What you are asked to do: Starting with the first line below, reproduce each line exactly until you have included the one bearing "Researchers studied the relationship between PrfA".

Task input:

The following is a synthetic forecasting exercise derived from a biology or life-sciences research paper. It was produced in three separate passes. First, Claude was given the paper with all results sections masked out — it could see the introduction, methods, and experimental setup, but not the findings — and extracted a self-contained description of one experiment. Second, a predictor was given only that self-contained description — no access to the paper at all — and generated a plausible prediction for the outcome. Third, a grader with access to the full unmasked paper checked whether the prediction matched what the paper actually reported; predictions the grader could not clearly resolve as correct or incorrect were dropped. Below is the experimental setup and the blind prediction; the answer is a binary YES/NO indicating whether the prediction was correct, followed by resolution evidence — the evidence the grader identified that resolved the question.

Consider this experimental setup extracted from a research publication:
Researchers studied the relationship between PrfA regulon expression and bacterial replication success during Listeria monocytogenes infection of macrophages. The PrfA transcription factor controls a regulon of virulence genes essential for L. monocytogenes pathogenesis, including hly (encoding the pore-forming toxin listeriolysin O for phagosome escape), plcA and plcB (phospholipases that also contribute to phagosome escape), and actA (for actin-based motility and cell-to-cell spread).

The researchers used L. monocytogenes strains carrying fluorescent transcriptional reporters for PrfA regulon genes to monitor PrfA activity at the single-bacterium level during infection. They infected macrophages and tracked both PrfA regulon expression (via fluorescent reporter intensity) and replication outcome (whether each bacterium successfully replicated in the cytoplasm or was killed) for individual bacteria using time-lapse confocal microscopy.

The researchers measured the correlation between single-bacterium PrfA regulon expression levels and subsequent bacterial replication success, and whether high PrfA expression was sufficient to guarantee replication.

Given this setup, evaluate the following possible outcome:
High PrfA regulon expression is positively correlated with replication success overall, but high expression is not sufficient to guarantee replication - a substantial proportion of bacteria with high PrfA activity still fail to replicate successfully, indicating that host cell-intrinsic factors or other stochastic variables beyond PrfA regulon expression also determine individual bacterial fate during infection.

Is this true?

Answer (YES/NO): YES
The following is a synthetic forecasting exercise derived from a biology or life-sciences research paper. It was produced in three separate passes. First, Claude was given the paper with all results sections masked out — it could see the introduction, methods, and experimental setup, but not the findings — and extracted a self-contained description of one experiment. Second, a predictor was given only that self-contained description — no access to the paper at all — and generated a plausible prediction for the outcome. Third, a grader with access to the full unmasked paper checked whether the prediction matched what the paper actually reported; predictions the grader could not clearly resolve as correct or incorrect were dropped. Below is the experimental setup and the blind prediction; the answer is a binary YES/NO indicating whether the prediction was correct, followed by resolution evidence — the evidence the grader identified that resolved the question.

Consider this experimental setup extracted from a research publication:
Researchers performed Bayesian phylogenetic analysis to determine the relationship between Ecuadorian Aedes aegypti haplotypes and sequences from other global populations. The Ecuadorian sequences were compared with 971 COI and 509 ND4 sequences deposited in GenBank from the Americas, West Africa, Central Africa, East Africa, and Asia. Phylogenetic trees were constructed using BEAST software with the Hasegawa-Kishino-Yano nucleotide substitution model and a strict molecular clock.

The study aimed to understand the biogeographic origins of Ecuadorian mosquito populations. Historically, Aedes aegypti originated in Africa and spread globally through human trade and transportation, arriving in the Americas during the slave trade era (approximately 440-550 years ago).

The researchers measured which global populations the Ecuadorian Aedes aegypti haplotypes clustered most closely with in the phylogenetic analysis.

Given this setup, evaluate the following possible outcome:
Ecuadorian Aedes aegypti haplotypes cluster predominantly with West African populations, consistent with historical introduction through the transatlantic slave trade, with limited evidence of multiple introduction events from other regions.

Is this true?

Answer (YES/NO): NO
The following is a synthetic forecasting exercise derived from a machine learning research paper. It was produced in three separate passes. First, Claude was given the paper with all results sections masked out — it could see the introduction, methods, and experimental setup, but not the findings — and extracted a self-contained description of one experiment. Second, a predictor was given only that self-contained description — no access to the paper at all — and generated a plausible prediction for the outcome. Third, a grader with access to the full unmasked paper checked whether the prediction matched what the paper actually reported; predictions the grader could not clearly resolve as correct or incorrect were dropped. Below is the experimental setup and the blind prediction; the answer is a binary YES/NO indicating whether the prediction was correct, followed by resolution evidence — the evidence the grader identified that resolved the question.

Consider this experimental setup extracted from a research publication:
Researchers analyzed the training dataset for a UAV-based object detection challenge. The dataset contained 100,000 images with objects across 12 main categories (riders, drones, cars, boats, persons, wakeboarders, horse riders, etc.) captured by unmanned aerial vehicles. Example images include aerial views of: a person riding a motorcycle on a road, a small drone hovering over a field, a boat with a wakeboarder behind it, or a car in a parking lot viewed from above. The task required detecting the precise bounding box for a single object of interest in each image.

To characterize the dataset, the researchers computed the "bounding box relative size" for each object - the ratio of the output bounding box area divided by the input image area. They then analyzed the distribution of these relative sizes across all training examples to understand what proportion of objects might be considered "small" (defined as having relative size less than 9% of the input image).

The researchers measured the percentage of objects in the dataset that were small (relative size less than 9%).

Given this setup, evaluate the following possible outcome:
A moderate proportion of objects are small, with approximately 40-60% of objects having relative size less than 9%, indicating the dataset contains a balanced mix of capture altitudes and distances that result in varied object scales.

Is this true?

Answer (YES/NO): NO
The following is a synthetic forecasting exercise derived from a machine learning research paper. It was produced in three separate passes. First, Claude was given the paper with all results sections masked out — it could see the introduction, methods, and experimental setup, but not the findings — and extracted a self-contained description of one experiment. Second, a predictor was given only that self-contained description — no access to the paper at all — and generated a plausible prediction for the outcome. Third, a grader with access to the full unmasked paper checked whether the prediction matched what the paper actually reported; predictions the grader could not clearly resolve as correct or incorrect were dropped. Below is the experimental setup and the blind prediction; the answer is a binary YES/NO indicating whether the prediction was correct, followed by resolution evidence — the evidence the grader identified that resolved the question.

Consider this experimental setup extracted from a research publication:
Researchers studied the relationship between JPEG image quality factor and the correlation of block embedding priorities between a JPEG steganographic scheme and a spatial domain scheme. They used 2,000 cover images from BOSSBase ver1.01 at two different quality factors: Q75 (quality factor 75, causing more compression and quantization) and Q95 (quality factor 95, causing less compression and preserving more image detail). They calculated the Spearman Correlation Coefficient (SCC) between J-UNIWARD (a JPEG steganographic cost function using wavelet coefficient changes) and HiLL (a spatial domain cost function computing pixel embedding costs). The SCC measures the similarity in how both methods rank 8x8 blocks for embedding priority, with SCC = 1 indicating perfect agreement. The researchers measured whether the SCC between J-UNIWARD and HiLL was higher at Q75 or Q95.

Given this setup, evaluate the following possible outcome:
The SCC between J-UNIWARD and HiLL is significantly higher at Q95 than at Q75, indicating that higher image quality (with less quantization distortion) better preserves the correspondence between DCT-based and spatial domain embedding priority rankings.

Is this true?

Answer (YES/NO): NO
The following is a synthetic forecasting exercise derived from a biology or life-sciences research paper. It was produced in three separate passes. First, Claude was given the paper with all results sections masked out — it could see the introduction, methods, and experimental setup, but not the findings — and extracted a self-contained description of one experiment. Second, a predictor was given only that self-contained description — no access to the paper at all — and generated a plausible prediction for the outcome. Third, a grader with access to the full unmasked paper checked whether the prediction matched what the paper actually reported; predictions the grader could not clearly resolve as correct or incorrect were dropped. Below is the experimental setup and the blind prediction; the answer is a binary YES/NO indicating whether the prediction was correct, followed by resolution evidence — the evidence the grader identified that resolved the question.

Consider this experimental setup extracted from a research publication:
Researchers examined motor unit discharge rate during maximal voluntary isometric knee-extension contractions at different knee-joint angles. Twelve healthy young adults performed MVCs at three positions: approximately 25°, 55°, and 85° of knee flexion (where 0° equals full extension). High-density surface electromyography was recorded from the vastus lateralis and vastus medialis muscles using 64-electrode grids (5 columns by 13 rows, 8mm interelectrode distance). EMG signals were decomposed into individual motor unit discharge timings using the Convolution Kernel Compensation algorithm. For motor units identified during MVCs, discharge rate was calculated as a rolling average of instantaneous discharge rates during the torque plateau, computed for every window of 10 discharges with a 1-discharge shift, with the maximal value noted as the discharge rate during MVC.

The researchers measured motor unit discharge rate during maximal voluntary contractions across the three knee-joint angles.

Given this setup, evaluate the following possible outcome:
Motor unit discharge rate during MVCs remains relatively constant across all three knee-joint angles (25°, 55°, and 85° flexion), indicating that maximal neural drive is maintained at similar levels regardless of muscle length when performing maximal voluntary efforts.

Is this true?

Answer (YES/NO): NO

Reply to the task:
The following is a synthetic forecasting exercise derived from a biology or life-sciences research paper. It was produced in three separate passes. First, Claude was given the paper with all results sections masked out — it could see the introduction, methods, and experimental setup, but not the findings — and extracted a self-contained description of one experiment. Second, a predictor was given only that self-contained description — no access to the paper at all — and generated a plausible prediction for the outcome. Third, a grader with access to the full unmasked paper checked whether the prediction matched what the paper actually reported; predictions the grader could not clearly resolve as correct or incorrect were dropped. Below is the experimental setup and the blind prediction; the answer is a binary YES/NO indicating whether the prediction was correct, followed by resolution evidence — the evidence the grader identified that resolved the question.

Consider this experimental setup extracted from a research publication:
Researchers studied the relationship between PrfA regulon expression and bacterial replication success during Listeria monocytogenes infection of macrophages. The PrfA transcription factor controls a regulon of virulence genes essential for L. monocytogenes pathogenesis, including hly (encoding the pore-forming toxin listeriolysin O for phagosome escape), plcA and plcB (phospholipases that also contribute to phagosome escape), and actA (for actin-based motility and cell-to-cell spread).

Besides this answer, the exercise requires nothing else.